The act of watching is a form of correspondence.
This time I watch One Sings and the Other Doesn’t as a form of correspondence with my daughter.
The film opens with a winter. In the homes of Pomme and Suzanne, every door seems shut. Futures seem remote, even impossible.
As the camera roves between the homes of Pomme and Suzanne, we see an everyday Paris, devoid of glamour. Functional. Oppresive.
This time in this opening I see other films that I will show my daughter. These films have mothers in them, but they are not about motherhood. I will show her the pre gentrification New York of Claudia Weill’s Girlfriends, the perfunctory roaming in a cultureless Brussels in Chantal Akerman’s Jeanne Dielman, 23, Quai du Commerce, 1080 Bruxelles and the urgent activism in 90s Paris in 120 BPM.
These are films I will show her when I am afraid that she is so privileged and does not understand who she is, who I am, what others different from her, less lucky than her, face every day.
This time I watch the film for my daughter, worried that she will not see the world as I do.
The film ends in Summer, with the promise of the future.

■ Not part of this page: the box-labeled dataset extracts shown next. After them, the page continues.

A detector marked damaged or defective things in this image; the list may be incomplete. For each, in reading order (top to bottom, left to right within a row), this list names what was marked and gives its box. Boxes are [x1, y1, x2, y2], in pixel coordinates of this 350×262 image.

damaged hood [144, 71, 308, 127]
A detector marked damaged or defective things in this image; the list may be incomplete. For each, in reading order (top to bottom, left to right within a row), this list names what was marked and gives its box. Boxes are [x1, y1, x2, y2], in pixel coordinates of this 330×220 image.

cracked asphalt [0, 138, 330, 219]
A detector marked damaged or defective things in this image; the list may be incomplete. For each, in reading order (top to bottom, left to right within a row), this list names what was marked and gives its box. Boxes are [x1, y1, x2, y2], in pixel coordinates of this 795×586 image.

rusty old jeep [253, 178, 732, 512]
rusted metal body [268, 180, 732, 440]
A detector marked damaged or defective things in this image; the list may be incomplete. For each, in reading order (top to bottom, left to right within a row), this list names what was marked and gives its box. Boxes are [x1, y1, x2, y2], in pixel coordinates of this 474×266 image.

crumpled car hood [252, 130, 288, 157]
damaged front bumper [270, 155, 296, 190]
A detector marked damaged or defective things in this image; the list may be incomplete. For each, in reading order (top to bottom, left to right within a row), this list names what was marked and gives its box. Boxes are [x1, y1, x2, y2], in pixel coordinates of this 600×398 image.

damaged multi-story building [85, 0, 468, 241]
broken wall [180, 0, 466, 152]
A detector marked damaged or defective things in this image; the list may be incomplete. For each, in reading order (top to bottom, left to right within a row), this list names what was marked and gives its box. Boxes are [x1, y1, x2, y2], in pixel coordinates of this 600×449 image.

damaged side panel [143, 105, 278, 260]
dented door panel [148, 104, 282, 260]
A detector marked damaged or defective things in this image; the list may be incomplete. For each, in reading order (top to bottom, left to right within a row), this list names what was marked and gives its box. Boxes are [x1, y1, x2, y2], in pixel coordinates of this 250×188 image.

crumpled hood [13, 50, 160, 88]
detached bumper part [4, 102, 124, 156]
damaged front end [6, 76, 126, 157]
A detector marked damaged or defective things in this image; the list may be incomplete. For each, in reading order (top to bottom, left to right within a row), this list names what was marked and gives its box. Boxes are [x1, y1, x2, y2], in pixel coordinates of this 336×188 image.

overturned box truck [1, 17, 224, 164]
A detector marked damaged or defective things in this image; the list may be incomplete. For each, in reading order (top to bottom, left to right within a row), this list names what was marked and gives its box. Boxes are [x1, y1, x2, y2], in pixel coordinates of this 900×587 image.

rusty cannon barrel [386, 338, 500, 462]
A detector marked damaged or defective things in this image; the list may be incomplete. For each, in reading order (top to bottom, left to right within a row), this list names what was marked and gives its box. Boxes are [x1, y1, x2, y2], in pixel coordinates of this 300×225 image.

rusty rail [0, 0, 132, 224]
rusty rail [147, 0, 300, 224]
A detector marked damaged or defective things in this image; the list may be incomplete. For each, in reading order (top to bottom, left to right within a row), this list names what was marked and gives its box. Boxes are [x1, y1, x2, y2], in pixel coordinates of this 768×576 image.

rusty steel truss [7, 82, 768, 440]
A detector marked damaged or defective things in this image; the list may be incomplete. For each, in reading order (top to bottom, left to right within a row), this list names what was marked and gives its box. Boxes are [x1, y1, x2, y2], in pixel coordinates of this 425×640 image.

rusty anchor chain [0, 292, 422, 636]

But it may not be as we imagined.
Through Suzanne’s daughter Marie, who becomes Rosalie in the last moments of the film, Varda shows us the flippant judgements the young bestow on the old.
Why did we marry? Why did we have children? How did we become bourgeois when we thought we were so radical?
Varda makes the film for her daughter, worried that she will not see the world as she does.
Je suis femme
Je suis moi.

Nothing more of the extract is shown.